Introduction: People experiencing homelessness have a high burden of substance use disorders yet are often not well engaged in the healthcare system. This study evaluated the effect of a mobile addiction program, an innovative method to improve access to care in this population, on health care utilization.

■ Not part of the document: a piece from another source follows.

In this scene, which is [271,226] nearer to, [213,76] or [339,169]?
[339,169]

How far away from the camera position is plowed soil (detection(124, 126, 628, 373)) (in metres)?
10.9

Methods: We evaluated adults ( > 18 years) who had > 1 encounter with the mobile addiction program in Boston, MA from 1/16/18-1/15/19. We developed a one-to-one propensity score matched control cohort of adults with a diagnosis of opioid use disorder who received care at Boston Health Care for the Homeless Program during the same timeframe who did not interact with the mobile program. The primary outcome was the number of outpatient visits; the secondary outcomes were the number of hospitalizations and emergency department (ED) visits, assessed using Massachusetts Medicaid claims data. Based on a difference-in-differences analytic framework, we used Poisson regression models to examine the number of outpatient, inpatient, and ED visits before and after the index visit with the mobile program relative to the propensity-matched control cohort.

Results: Of the 138 adults who engaged with the mobile addiction program between 1/16/18 and 1/15/19, 29.7% were female, 16.7% were Black, 8.0% were Latinx, 68.1% were White, and the mean age was 40.4 years (SD 12.2). The yearly mean number of outpatient visits increased from 11.5 to 12.1 (p=0.42) in the mobile program cohort, whereas it decreased from 12.4 to 9.9 (p=0.12) in the control cohort (p diff-in-diff =0.09). In the mobile program cohort, the yearly mean number of hospitalizations increased from 2.2 to 3.0 (p=0.04), whereas it remained stable at 2.5 per year (p=0.82) in the control cohort (p diff-in-diff =0.29). In the mobile program cohort, the yearly mean number of ED visits increased from 5.4 to 6.5 (p=0.04) and increased from 5.7 to 5.8 (p=0.82) in the control cohort (p diff-in-diff =0.25).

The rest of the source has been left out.